■ **Excerpt provided**
Skip to content

apayne185/cv2-eye-tracking-system

Repository files navigation

Eye Tracking System with OpenCV and MediaPipe

Real-time eye tracking pipeline built with Python, OpenCV, and MediaPipe FaceMesh. Tracks iris position, estimates head pose in 3D, detects fixations and blinks, maps gaze to Areas of Interest, and exports per-frame metrics to CSV for offline analysis.

Demo

Eye Gaze Heatmap


Features

Feature Details
Iris gaze estimation Tracks iris position within eye bounds using MediaPipe's 478-point mesh (landmarks 468–477). Outputs normalized horizontal/vertical gaze ratios.
3D head pose cv2.solvePnP on 6 facial landmarks → roll, pitch, yaw in degrees. Axes drawn on nose tip in real time.
Blink detection Eye Aspect Ratio (EAR) formula on both eyes; blink flagged when avg EAR < 0.20.
Gaze direction estimation Fuses iris ratios with head-pose yaw/pitch to produce a head-independent gaze direction vector (dir_h, dir_v) in [-1, 1]. Visualised as a live miniature indicator overlay.
3D point cloud export --export-ply writes two PLY files on exit: (1) sampled face mesh landmarks coloured by time, (2) 3D gaze ray endpoints coloured by horizontal position. Viewable in MeshLab, CloudCompare, or Open3D.
Fixation detection Velocity-based classifier: gaze velocity < 25 px/s for ≥ 100 ms = fixation. Completed fixations logged with duration and position.

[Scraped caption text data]
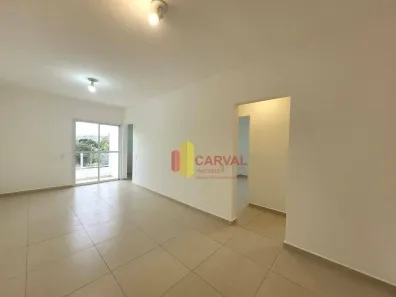Apartamento com 3 Quartos para alugar, 125m² no Jardim Sônia, Jaguariúna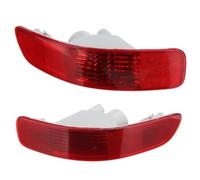 Paraurti Posteriore Per Mitsubishi Per Outlander EX 2007-2012 | Fendinebbia Con Riflettore Paraurti Posteriore Per Auto 8337A030 8355A004 8352A005 Catadiottro Paraurti posteriore
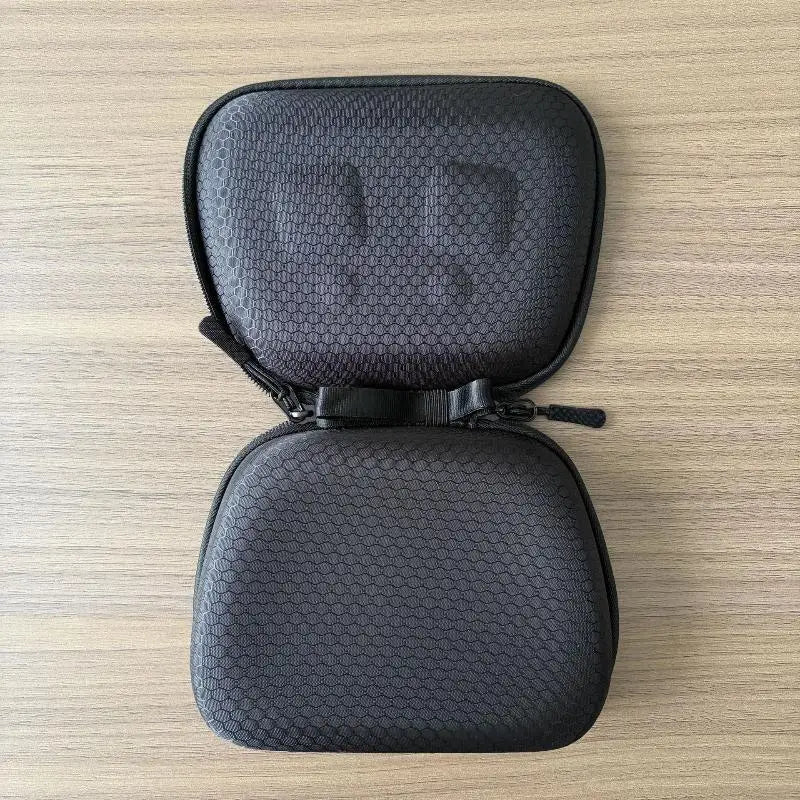 Universal Game Controller Carrying Case Portable EVA Protective Bag Qme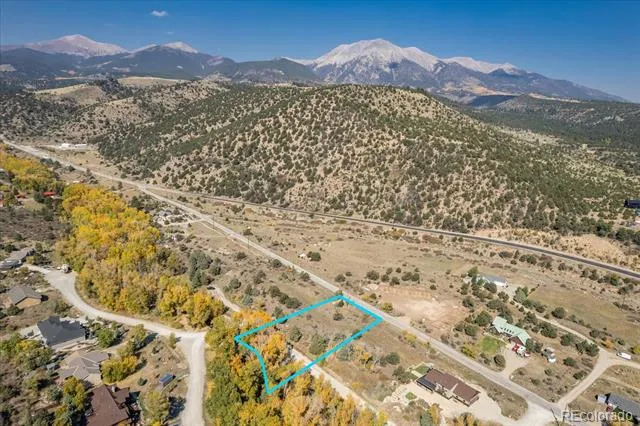 17380 Willow Tree Drive Salida, CO 81201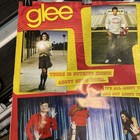 H609  Glee Show Choir  free Your Glee Wall Poster 22 5  X 34 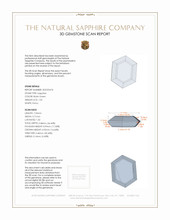 Jewelry 3 D Scan Report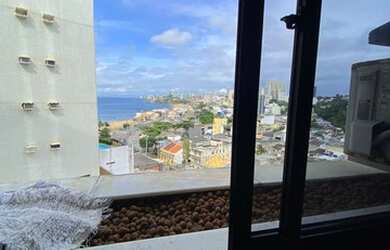 Imagem 7: APARTAMENTO 4/4 VISTA MAR NO MORRO DO CONSELHO no Rio vermelho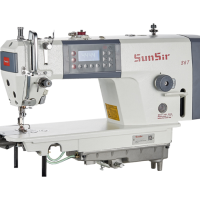 Máy May 1 Kim Điện Tử Sunsir S5T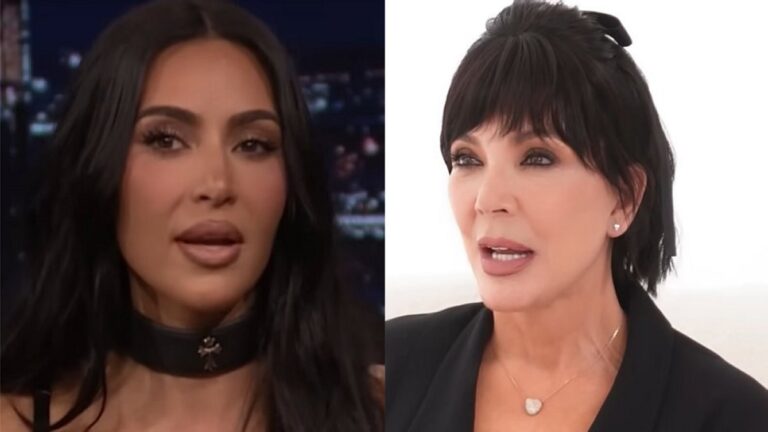 Ray J Threatens to Expose Kim Kardashian & Kris Jenner in Shocking RICO Bombshell: ‘The Feds Is Coming’ Kim Kardashian - Kris Jenner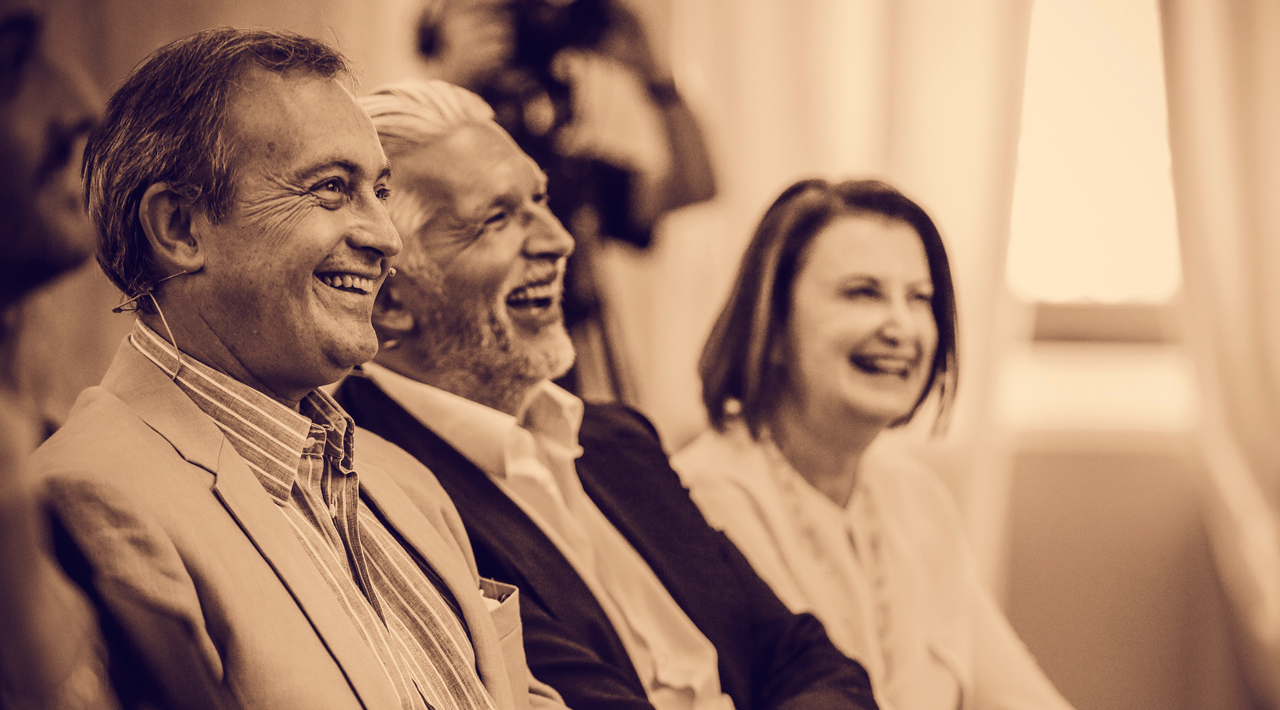 MCY 105 World Premiere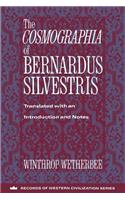 The Cosmographia of Bernardus Silvestris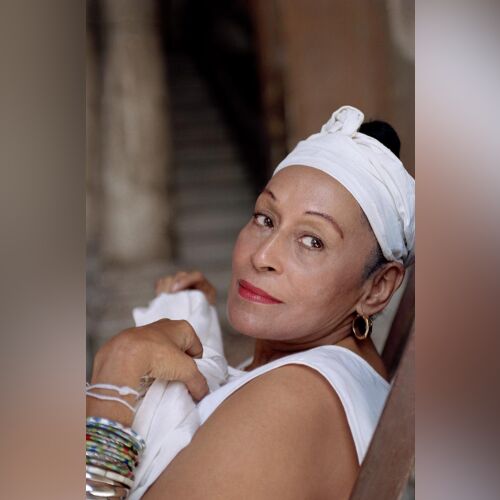 Омара Портуондо - imusic.am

■ **Set of tasks**
• A. Answer these questions using the eye tracking README above:
(i) Below what average Eye Aspect Ratio is a blink flagged?
(ii) Which landmark numbers are used to track iris position?
(iii) What gaze velocity and minimum duration together count as a fixation?
• B. Name every feature listed in the features table of the eye tracking README.
• C. From the eye tracking README, quote the passage that begins at the words "3D point cloud" and stops after "CloudCompare, or Open3D.".

■ **Responses in order**
• A.
(i) 0.20
(ii) Landmarks 468–477
(iii) A gaze velocity under 25 px/s lasting at least 100 ms

• B.
Iris gaze estimation
3D head pose
Blink detection
Gaze direction estimation
3D point cloud export
Fixation detection

• C.
3D point cloud export --export-ply writes two PLY files on exit: (1) sampled face mesh landmarks coloured by time, (2) 3D gaze ray endpoints coloured by horizontal position. Viewable in MeshLab, CloudCompare, or Open3D.